• **INSTRUÇÃO 1**
De acordo com a reportagem sobre homicídios de adolescentes, quantas vezes maior é a chance de um menino ser assassinado do que a de uma menina?
• **INSTRUÇÃO 2**
Dê sequência à reportagem sobre homicídios de adolescentes, começando logo após a última frase.

• **FONTE**

Crimes em líder de ranking vão além do tráfico
COLABORAÇÃO PARA A EM FORTALEZA
No Brasil, a cada mil adolescentes de 12 anos, 3,65 serão assassinados antes mesmo de completar os 19.
É o que aponta o IHA (Índice de Homicídios na Adolescência), métrica elaborada pelo Unicef, o Observatório de Favelas e a Secretaria Nacional de Promoção dos Direitos da Criança e do Adolescente, do governo federal.
A medição é feita com dados de 2014, os últimos disponíveis, e considera apenas as 300 cidades do país com mais de 100 mil habitantes.
Isso significa que, se o panorama continuar o mesmo, serão 43 mil adolescentes mortos entre 2015 e 2021. É o maior índice desde o início da série histórica, iniciada em 2005, que teve IHA 2,8.
“Não há nada mais grave que a morte violenta dessa camada da população, em termos de custo societário. A gente perde muitos anos de vida, de produtividade, e há um dano muito grande não só aos adolescentes, mas às pessoas do seu entorno”, explica o sociólogo Ignácio Cano, membro do Laboratório de Análise da Violência da Uerj.
“É um indicativo da violência que segue e continua até os 29, faixa de alta letalidade. Se a gente não consegue conter a violência na adolescência, a gente vai conviver com altas taxas de mortes.”
O IHA é calculado por município, com informações sobre mortes do Ministério da Saúde e aponta fatores de risco. A chance de um adolescente negro ser assassinado, por exemplo, é três vezes maior do que a de um jovem branco.
Uma das explicações é o fator socioeconômico, diz a especialista em proteção à criança do Unicef, Fabiana Gorenstein. “Há uma concentração de pessoas negras entre a parcela mais vulnerável da população, que acabam desassistidas”, explica ela, que aponta ainda para o racismo.
Além disso, a chance de um menino ser assassinado é 13,5 vezes maior do que a de uma menina, e ser morto por arma de fogo é seis vezes mais fácil do que por outros meios.
“Mostra um certo machismo exacerbado, de querer resolver tudo com o uso da força”, diz o sociólogo Thiago de Holanda, do Comitê Cearense pela Prevenção de Homicídios na Adolescência. REGIÕES O crescimento do IHA no país pode ser explicado por um aumento no índice do Sudeste (que vem subindo após um período de queda até 2011) e, principalmente, do Nordeste, que chegou a 6,5 —enquanto o Sul tem taxa 2,3. No começo da medição, em 2005, o Norte tinha o menor IHA, 2,01, e Nordeste, o maior, 2,64.
O aumento expressivo da letalidade no Nordeste tem a ver com o rápido crescimento demográfico daqueles Estados, aponta Cano.
Ceará têm as taxas mais preocupantes e é nos bairros mais pobres de Fortaleza, a capital com pior IHA, onde se mata mais (leia ao lado).

• **REGISTROS LISTADOS**
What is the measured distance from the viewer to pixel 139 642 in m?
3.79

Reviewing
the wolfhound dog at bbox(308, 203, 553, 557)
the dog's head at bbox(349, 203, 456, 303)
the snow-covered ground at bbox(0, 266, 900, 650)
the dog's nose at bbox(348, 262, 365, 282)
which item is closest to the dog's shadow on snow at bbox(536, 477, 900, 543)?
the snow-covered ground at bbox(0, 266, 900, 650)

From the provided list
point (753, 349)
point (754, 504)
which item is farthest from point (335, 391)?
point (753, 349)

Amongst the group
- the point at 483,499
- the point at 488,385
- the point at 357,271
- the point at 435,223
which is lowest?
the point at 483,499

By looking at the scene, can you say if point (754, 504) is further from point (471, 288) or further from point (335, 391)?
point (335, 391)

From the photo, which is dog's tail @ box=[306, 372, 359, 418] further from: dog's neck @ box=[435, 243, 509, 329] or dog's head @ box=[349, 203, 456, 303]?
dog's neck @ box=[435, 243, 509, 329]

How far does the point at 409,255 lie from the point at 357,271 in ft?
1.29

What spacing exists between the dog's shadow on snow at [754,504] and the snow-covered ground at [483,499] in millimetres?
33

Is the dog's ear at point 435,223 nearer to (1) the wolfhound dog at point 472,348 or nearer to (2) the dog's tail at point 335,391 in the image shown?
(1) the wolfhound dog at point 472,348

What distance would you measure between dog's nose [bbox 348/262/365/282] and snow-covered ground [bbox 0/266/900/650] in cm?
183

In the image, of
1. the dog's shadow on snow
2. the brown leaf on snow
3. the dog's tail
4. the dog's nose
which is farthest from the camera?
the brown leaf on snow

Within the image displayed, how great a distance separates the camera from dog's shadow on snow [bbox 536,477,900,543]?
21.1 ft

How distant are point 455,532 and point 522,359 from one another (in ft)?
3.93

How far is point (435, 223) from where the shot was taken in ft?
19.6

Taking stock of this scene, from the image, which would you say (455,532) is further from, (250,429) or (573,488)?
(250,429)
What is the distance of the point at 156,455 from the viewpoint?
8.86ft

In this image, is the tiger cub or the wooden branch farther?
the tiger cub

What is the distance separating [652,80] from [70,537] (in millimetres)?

• **RESPOSTA 1**
A chance é 13,5 vezes maior.

• **RESPOSTA 2**
“Nesses locais você tem os conflitos interpessoais agravados pelo mercado de armas, coirmão do mercado de drogas”, diz o deputado estadual Renato Roseno (PSOL), também do Comitê Cearense pela Prevenção de Homicídios na Adolescência.
Destoa no Sudeste, que tem baixo IHA, o Espírito Santo, terceiro Estado que mais mata seus adolescentes, com taxa de 7,8. A região metropolitana da capital, Vitória, concentra os piores índices: na Serra, chega a 12,7, seguido por Vila Velha (10,3), a própria Vitória (7,7) e Cariacica (7,3).
O secretário de Direitos Humanos, Julio Pompeu, diz que, como os dados são de 2014, não refletem ações mais duras do Estado a partir de 2015, mas assume que “o Espírito Santo é violento”.
“Essas mortes estão concentradas em pouquíssimos lugares. E boa parte dos assassinatos se deve a disputas por causa de tráfico. Aqui você tem traficantes jovens, com alto grau de letalidade”, afirma.
“Houve um aumento da atividade policial, o que acarretou uma diminuição no número de mortes, mas só enfrentamento não é suficiente”, diz ele, que elenca três frentes de atuação para reduzir a letalidade: redução da evasão escolar, geração de emprego e renda e fomento de atividades culturais.
O Estado de São Paulo tem o terceiro índice mais baixo do país, de 1,6, acima apenas de RR (1,4) e SC (0,9). Na capital paulista, o IHA é 2,2.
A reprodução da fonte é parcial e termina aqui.